I remember from the Model 3 first day reservations, reading a story that in the internal pool on the number of reservations they'd get the first day, the craziest internal VP went with 100k. Who could imagine 100k people putting down $1,000 on a car they'd barely or not even seen yet, much yet that many of them would camp out overnight to wait in line to get early in line? My wife and I put in our reservation about 5 minutes before Elon went on stage that evening, and were something like #120k in line. They obviously were too low on the demand for Model 3.
I claim that to this day, we STILL don't know what worldwide demand for Model 3 is - it's still entering new markets. And 3 is the less popular body style - Y is coming this quarter. It's entirely reasonable to expect that the demand for Y will be significantly higher than the demand for 3.
Cybertruck reservations / demand - WAY higher than Elon and Tesla were expecting. Turns out there IS a desire for electric trucks - especially electric trucks with ridiculous specs and that can rough house.
Elon and Tesla do regularly make the point that all of this is in the context of no advertising - that the more vehicles they sell, the more owners they have showing their friends their car, and the more people there are that are explaining about electric life, and how amazing the cars are.

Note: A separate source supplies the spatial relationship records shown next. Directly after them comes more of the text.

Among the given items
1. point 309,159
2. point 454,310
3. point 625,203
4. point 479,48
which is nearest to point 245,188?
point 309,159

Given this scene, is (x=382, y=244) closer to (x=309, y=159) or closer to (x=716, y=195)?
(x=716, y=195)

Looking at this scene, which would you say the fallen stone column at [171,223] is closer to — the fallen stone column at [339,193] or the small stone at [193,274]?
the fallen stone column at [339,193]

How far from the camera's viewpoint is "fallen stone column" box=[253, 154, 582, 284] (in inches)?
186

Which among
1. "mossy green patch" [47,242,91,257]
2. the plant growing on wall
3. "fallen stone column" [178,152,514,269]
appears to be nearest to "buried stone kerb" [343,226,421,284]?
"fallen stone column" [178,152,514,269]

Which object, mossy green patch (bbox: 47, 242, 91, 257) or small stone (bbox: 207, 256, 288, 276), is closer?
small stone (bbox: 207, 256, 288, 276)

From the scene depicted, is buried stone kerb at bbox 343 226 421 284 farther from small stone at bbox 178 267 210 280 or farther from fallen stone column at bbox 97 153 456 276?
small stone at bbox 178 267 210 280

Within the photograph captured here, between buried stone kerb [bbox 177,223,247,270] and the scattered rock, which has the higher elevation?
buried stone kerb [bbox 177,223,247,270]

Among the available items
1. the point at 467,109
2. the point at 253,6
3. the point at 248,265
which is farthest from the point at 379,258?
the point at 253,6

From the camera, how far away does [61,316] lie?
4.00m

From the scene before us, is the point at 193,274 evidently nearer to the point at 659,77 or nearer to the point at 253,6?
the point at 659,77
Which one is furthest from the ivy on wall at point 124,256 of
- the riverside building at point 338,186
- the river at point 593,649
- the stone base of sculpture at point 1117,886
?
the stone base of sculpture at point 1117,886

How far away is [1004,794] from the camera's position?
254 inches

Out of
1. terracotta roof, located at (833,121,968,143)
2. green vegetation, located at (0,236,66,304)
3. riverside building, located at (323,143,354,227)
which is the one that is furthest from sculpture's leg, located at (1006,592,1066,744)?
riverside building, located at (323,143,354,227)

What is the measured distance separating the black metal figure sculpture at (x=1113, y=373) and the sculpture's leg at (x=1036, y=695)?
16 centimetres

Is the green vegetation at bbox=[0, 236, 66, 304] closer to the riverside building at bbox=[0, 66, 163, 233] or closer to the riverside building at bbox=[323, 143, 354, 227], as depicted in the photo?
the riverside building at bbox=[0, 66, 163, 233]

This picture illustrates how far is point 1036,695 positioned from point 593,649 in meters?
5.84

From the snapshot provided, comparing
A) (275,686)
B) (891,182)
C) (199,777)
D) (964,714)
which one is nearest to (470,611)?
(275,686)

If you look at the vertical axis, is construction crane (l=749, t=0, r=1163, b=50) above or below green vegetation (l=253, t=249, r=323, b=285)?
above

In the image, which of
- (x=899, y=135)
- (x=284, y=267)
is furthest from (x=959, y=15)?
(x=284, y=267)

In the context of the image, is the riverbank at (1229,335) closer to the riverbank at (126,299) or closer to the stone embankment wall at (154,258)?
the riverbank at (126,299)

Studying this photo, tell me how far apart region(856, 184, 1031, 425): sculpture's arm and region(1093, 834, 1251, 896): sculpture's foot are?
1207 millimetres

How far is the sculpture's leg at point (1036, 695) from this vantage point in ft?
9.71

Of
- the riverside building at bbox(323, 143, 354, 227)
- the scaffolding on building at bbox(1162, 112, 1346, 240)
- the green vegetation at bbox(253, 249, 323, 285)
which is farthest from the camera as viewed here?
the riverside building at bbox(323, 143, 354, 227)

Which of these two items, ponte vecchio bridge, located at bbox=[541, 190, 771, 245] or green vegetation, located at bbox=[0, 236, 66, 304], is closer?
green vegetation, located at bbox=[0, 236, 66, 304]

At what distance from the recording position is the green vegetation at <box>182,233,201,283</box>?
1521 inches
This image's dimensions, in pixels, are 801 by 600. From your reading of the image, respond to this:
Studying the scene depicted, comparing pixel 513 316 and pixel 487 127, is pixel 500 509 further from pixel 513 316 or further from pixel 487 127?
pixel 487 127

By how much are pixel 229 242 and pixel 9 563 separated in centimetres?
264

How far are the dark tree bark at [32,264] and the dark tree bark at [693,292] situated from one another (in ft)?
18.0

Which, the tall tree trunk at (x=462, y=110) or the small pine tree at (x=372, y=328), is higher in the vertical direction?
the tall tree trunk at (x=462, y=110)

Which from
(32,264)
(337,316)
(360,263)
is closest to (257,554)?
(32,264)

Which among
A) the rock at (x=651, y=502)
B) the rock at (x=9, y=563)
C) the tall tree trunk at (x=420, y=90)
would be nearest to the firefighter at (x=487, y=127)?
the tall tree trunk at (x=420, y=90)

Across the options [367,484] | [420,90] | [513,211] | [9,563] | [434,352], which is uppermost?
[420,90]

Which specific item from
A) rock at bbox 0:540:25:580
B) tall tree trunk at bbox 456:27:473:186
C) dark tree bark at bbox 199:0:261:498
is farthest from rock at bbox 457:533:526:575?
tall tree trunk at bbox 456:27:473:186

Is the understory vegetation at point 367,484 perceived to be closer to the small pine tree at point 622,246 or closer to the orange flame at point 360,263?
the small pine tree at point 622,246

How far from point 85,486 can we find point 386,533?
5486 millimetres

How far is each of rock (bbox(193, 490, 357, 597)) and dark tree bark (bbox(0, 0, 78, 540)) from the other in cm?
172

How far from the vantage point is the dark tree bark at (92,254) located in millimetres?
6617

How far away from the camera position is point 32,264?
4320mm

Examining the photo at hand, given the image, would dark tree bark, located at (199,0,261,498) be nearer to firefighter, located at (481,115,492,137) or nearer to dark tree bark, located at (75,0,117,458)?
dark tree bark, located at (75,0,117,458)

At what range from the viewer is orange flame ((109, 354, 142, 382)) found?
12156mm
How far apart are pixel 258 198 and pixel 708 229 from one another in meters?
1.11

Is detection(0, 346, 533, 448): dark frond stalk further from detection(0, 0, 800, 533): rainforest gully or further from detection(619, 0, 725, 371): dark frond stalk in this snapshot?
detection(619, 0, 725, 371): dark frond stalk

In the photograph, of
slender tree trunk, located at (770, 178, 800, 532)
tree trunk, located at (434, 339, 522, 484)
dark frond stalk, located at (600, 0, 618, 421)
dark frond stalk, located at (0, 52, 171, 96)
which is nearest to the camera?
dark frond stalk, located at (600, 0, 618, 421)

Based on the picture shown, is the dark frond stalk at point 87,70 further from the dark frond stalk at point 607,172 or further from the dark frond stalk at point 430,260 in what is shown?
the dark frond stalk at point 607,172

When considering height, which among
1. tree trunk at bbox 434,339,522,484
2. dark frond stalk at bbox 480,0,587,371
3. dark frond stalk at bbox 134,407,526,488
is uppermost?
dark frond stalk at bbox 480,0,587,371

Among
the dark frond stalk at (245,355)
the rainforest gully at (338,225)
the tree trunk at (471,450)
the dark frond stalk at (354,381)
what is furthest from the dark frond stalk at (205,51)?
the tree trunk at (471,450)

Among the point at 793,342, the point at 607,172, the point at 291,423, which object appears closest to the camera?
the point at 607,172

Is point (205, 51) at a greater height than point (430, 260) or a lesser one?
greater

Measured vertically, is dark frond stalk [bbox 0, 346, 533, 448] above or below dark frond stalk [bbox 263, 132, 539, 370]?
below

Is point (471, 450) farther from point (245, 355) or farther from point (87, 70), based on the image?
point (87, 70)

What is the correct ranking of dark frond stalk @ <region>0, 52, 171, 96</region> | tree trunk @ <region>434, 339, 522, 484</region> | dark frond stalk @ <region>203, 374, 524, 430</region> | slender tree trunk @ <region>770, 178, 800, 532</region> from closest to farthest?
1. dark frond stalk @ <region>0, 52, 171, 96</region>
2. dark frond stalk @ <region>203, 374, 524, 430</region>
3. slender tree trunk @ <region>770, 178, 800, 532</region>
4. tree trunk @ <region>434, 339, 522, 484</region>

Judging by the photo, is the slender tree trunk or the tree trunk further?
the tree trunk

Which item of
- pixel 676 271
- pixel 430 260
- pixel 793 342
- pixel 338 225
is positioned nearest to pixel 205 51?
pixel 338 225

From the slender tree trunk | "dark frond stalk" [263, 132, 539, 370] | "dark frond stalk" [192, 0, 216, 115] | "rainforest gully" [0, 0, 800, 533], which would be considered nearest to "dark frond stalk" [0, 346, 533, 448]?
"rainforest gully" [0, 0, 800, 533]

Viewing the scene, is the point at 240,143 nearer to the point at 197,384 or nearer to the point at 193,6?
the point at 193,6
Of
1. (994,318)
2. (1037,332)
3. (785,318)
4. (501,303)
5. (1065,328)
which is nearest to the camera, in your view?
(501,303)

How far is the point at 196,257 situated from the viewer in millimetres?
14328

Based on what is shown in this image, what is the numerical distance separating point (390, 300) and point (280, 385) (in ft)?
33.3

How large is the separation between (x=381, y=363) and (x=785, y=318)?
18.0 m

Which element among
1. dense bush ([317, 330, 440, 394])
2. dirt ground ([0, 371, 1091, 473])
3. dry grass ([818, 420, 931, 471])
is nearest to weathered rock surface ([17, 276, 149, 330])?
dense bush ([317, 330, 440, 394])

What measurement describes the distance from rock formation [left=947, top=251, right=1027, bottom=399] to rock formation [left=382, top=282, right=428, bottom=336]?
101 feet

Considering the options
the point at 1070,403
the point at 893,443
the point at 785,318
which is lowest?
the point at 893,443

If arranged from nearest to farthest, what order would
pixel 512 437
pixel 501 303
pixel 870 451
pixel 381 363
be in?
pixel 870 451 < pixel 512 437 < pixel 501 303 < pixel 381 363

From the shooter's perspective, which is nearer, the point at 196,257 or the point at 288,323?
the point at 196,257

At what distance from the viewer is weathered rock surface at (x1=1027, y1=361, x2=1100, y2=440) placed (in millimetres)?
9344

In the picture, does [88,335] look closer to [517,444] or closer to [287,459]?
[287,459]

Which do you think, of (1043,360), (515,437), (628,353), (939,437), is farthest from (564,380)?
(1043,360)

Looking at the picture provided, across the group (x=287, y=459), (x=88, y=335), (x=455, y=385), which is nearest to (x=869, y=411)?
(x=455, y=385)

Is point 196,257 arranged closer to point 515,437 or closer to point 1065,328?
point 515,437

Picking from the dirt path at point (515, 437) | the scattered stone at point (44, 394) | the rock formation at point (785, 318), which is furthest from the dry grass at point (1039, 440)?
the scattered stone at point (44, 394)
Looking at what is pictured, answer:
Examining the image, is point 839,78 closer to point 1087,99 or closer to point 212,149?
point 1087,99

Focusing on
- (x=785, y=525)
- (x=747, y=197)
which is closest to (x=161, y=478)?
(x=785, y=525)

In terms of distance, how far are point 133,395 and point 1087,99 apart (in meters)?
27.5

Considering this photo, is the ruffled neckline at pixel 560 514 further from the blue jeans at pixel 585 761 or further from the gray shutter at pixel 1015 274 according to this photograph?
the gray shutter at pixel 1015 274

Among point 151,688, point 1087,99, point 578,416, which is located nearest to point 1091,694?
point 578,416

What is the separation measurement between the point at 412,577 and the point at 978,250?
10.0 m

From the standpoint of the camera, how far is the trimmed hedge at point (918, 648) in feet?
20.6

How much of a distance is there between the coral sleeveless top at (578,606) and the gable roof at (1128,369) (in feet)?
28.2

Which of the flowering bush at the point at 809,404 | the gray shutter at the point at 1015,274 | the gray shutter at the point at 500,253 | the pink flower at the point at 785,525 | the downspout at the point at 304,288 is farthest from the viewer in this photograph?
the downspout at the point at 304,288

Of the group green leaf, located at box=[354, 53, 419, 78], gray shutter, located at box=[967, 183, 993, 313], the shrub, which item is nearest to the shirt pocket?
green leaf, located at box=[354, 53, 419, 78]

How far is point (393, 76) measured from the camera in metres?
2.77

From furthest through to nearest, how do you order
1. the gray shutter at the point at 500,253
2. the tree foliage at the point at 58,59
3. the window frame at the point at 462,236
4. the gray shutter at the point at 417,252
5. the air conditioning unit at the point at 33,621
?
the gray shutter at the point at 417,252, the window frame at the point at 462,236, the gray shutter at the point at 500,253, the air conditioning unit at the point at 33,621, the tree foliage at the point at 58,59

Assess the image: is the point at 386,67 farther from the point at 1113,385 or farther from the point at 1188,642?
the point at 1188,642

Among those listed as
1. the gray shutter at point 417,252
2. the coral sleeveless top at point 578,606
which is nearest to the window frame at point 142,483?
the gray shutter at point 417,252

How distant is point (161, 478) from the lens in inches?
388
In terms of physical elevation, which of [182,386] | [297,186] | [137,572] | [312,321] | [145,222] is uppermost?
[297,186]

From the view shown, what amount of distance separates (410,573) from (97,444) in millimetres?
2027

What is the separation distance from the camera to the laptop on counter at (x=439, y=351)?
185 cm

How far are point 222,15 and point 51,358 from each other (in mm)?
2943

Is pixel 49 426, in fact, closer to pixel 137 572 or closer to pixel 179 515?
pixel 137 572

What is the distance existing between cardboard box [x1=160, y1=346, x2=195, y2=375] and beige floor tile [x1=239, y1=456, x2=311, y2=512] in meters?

So far, the more they sell, the more demand there is. Clearly this virtuous cycle has to have an end to it. They only end we've seen for any of the cars so far is Roadster, S, and X - and that's because Tesla decided they were close enough to the end of the cycle that they stopped increasing supply as a company decision - not a market demand decision. And without even trying hard (advertising) to see if worldwide demand could be nudged higher.
How much of a thing can you sell, when the more of it that you sell, the more of it people want to buy?